## The task
In the records below, change "closest" to "nearest" in the part that opens with the line containing "Which item is" and closes with the line containing "- the wooden ceiling". Return only those lines, with everything else unchanged.

--- START OF Data shown ---

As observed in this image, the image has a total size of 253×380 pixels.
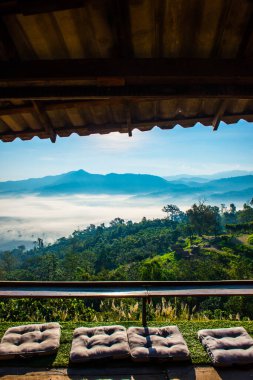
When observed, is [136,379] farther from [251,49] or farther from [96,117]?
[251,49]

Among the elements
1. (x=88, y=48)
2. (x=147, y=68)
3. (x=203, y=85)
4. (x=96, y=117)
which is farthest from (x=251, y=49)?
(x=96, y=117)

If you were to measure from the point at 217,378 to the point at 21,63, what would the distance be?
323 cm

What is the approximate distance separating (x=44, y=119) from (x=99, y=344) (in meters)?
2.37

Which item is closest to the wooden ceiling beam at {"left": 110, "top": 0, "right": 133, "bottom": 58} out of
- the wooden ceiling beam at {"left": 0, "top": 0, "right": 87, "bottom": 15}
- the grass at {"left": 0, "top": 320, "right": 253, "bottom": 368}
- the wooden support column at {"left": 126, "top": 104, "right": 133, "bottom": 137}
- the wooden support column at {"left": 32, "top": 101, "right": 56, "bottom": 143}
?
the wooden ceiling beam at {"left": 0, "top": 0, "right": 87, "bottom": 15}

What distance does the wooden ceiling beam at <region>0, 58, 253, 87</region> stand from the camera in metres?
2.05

--- END OF Data shown ---
--- START OF Data shown ---

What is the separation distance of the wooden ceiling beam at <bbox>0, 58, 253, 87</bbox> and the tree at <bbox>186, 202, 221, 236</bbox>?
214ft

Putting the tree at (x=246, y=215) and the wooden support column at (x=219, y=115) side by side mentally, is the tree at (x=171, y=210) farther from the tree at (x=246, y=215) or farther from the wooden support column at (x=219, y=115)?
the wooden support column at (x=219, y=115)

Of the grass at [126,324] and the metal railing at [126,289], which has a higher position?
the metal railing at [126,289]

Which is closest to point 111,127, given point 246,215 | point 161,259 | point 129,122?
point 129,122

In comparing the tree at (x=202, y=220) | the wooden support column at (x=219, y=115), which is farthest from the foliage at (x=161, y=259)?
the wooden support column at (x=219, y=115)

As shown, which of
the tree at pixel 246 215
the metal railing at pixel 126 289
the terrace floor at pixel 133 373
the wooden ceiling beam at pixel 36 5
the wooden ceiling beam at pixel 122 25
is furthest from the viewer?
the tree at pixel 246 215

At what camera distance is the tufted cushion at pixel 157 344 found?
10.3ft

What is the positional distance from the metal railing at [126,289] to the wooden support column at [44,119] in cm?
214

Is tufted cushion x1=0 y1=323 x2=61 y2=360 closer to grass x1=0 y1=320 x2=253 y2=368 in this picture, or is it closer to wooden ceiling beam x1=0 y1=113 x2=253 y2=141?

--- END OF Data shown ---
--- START OF Data shown ---

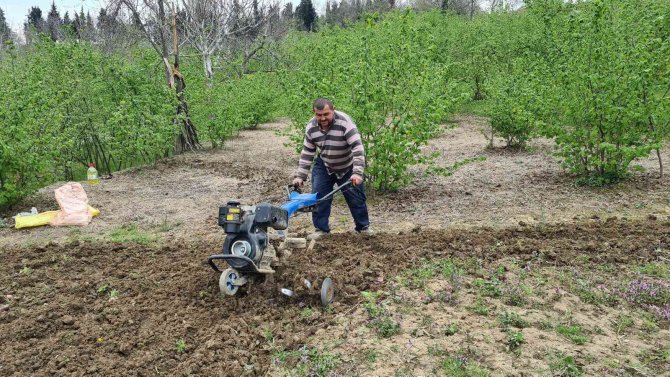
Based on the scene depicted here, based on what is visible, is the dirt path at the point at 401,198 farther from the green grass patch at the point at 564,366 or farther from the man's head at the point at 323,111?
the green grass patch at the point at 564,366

--- END OF Data shown ---

## Reply
Which item is nearest to the wooden ceiling beam at {"left": 110, "top": 0, "right": 133, "bottom": 58} out of
- the wooden ceiling beam at {"left": 0, "top": 0, "right": 87, "bottom": 15}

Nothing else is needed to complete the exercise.